PROVIDED TEXT ▸

Part of a page of a book.
‘Can I Quote You on That?’ by William Essex, published by Harriman House. Available as an ebook, although you can still pick up the hardback and there’s even a Vietnamese-language paperback. My rather grey picture. Sorry. It felt like a good idea at the time.

Entertaining journalists

Here’s an extract from my book Can I Quote You on That? Written considerably before Covid, et cetera, it’s about handling the media. Until the other day, I hadn’t looked at it in ages, but now — yeah, I think I might post the occasional extract. Be warned: the world’s changed — a lot — since it was first published. Here goes:

Round-table discussions, wine-tastings and other gimmickry

It is a good thing to entertain journalists. Nothing said in this section is intended to suggest otherwise. However, media entertaining is done badly at least as often as it is done well.

If you are going to invite, say, a dozen trade journalists to a round-table dinner and discussion on the future of your industry, here are some key points.

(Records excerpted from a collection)
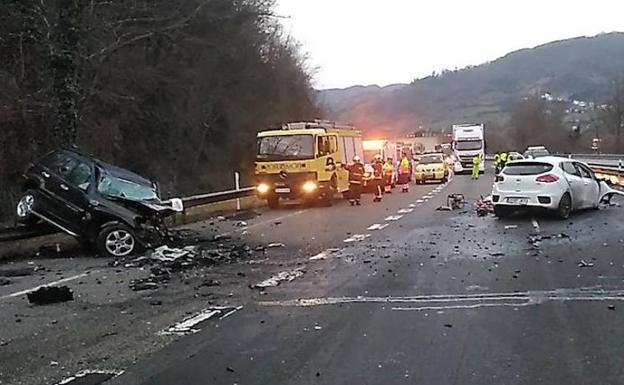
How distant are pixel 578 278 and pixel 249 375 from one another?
601 cm

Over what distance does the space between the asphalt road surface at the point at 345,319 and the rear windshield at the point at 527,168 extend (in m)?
5.30

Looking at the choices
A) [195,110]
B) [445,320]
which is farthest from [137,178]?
[195,110]

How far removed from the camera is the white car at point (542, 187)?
2042 centimetres

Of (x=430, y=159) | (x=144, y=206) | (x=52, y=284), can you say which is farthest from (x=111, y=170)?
(x=430, y=159)

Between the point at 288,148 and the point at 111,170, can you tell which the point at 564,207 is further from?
the point at 111,170

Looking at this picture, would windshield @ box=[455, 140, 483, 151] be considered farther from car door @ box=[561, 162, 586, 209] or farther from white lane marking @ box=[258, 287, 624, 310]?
white lane marking @ box=[258, 287, 624, 310]

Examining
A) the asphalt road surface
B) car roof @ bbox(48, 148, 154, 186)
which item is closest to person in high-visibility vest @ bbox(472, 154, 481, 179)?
the asphalt road surface

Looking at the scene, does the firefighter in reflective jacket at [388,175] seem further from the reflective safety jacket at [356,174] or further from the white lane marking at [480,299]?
the white lane marking at [480,299]

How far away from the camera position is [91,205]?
14.8m

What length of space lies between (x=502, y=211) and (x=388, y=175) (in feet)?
57.0

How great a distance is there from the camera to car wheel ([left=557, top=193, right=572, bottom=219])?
20484mm

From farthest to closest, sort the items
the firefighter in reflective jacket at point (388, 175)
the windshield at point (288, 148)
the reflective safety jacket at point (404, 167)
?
1. the reflective safety jacket at point (404, 167)
2. the firefighter in reflective jacket at point (388, 175)
3. the windshield at point (288, 148)

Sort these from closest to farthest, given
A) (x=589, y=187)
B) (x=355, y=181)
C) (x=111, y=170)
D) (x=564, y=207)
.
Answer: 1. (x=111, y=170)
2. (x=564, y=207)
3. (x=589, y=187)
4. (x=355, y=181)

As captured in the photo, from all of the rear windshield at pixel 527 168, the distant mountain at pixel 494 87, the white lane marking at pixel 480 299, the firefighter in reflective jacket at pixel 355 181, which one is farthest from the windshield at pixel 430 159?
the distant mountain at pixel 494 87
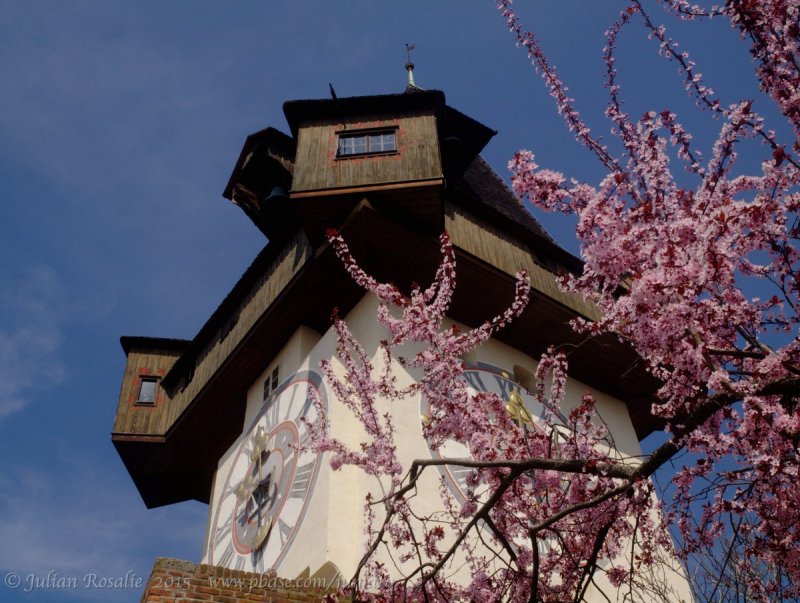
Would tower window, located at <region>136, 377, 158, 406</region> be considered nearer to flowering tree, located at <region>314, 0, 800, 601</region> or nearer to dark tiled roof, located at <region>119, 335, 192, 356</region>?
dark tiled roof, located at <region>119, 335, 192, 356</region>

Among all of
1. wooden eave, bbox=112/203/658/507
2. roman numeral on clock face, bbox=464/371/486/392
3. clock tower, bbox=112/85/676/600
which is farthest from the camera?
wooden eave, bbox=112/203/658/507

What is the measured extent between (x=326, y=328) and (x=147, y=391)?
4332mm

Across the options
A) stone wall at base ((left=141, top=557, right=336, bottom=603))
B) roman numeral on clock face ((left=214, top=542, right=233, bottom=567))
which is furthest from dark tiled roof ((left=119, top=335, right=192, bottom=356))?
stone wall at base ((left=141, top=557, right=336, bottom=603))

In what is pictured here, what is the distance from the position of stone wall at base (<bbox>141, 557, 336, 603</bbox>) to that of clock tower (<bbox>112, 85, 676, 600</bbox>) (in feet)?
3.54

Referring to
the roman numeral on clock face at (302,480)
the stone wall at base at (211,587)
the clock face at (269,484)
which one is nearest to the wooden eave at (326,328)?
the clock face at (269,484)

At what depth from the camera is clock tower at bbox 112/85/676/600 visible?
10.2 meters

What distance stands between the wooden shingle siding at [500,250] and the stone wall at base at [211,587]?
17.6 ft

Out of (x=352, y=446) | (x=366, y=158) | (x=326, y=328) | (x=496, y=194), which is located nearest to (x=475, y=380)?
(x=352, y=446)

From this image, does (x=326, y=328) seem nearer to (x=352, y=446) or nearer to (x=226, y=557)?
(x=352, y=446)

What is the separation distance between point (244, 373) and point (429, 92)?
4.84m

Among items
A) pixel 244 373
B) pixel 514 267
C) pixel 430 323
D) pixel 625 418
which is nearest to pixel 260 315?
pixel 244 373

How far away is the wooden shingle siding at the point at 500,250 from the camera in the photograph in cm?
1189

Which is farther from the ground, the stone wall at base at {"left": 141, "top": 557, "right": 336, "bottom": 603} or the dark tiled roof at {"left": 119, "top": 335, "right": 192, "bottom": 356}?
the dark tiled roof at {"left": 119, "top": 335, "right": 192, "bottom": 356}

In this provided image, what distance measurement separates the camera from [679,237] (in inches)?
182
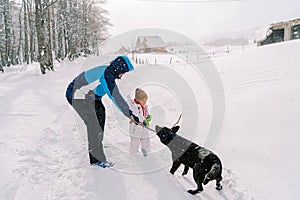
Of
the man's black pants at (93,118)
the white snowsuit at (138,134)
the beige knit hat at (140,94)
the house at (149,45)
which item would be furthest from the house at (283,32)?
the man's black pants at (93,118)

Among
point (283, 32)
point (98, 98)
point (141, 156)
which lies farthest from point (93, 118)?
point (283, 32)

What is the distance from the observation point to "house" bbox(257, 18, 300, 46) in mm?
24419

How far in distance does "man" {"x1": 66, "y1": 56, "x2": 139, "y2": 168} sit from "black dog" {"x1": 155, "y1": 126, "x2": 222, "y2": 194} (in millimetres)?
791

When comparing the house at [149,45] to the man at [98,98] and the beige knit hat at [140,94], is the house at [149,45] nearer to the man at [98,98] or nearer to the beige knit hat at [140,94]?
the beige knit hat at [140,94]

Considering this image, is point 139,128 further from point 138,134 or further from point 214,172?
point 214,172

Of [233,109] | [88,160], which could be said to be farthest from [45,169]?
[233,109]

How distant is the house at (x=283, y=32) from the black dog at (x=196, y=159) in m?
25.6

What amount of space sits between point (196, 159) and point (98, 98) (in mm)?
1973

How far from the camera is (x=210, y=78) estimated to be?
1377 cm

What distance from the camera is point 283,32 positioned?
86.5ft

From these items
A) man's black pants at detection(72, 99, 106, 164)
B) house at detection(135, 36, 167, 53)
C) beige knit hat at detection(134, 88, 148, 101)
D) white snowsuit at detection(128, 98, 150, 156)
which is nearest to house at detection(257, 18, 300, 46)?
house at detection(135, 36, 167, 53)

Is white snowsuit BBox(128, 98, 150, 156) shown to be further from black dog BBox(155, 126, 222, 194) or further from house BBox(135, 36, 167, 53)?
house BBox(135, 36, 167, 53)

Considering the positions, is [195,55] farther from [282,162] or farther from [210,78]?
[282,162]

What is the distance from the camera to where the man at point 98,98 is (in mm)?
3953
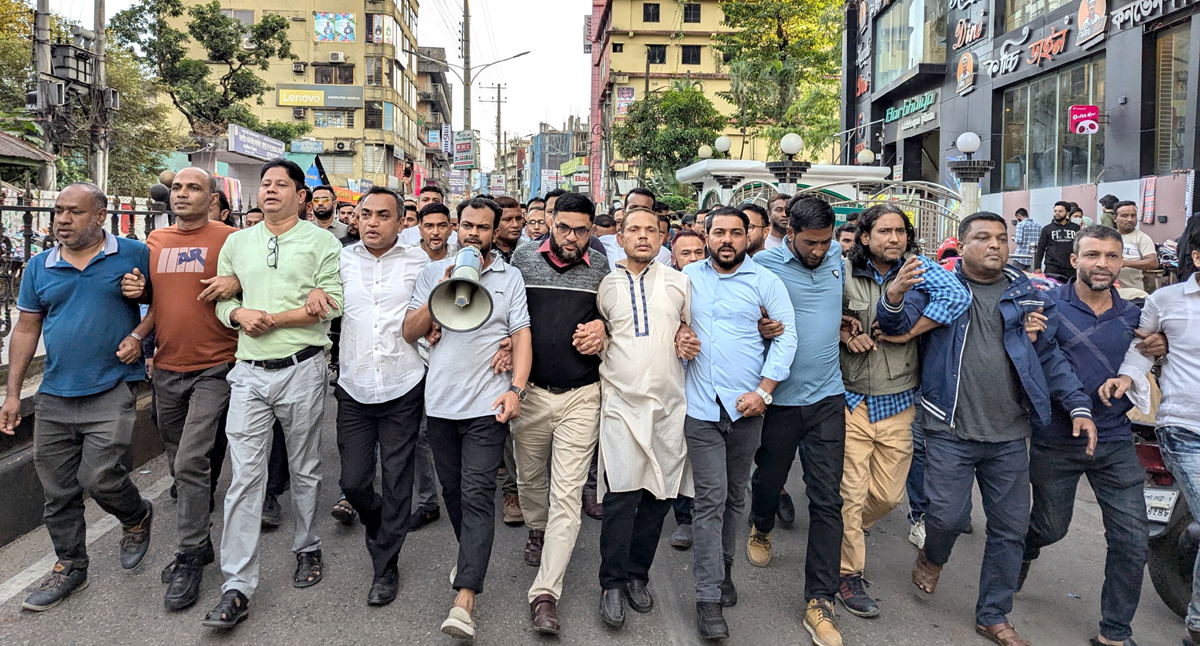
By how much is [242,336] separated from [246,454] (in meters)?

WORK ORDER ▸ In the text on entertaining journalists, how many trade journalists does the example round-table dinner invite?

RESULT ▸ A dozen.